Can you reproduce each of the entries below word for word, leaving out the pictures?

── Material for the task ──

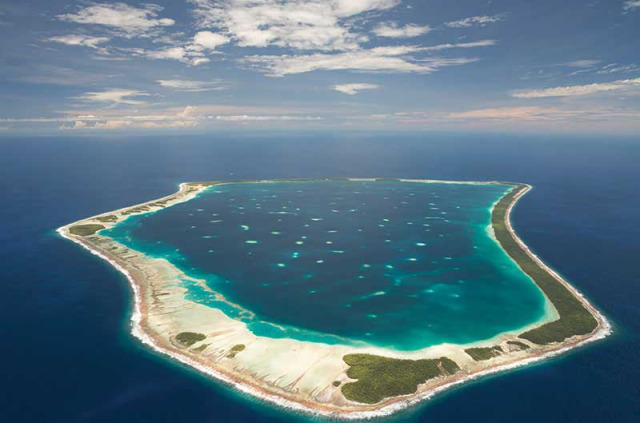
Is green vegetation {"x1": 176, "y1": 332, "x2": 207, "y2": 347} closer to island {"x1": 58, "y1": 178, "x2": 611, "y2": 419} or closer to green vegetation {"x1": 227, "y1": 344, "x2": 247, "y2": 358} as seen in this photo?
island {"x1": 58, "y1": 178, "x2": 611, "y2": 419}

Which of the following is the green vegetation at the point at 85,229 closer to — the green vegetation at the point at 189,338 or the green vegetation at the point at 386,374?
the green vegetation at the point at 189,338

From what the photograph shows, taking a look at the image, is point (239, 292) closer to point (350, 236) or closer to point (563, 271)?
point (350, 236)

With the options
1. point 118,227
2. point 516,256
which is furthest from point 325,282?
point 118,227

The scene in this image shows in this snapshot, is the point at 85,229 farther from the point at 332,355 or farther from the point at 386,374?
the point at 386,374

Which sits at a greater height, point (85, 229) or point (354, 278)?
point (85, 229)

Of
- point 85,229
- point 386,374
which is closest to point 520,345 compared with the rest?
point 386,374

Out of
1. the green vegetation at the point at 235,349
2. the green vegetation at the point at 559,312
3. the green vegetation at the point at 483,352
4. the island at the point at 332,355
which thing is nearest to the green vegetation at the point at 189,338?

───

_The response:_
Is green vegetation {"x1": 176, "y1": 332, "x2": 207, "y2": 347} closer to island {"x1": 58, "y1": 178, "x2": 611, "y2": 419} or closer to green vegetation {"x1": 227, "y1": 344, "x2": 247, "y2": 358} as seen in this photo?
island {"x1": 58, "y1": 178, "x2": 611, "y2": 419}

Which of the following is the green vegetation at the point at 85,229 closer to — the green vegetation at the point at 189,338 or the green vegetation at the point at 386,374?
the green vegetation at the point at 189,338

From what the photograph shows, taking a look at the image, is point (239, 292) closer to point (350, 236) or closer to point (563, 271)?
point (350, 236)

With the options
1. point 118,227
2. point 516,256
which is furthest from point 325,282?
point 118,227

The scene in this image shows in this snapshot, is the point at 85,229 farther from the point at 332,355 or farther from the point at 386,374?
the point at 386,374

Which sits at a greater height, point (85, 229) or point (354, 278)?
point (85, 229)

Of
- point 85,229
- point 386,374
which is closest to point 520,345 compared with the rest?
point 386,374

Out of
1. the green vegetation at the point at 235,349
2. the green vegetation at the point at 559,312
3. the green vegetation at the point at 483,352
4. the island at the point at 332,355
which thing is nearest to the green vegetation at the point at 189,338?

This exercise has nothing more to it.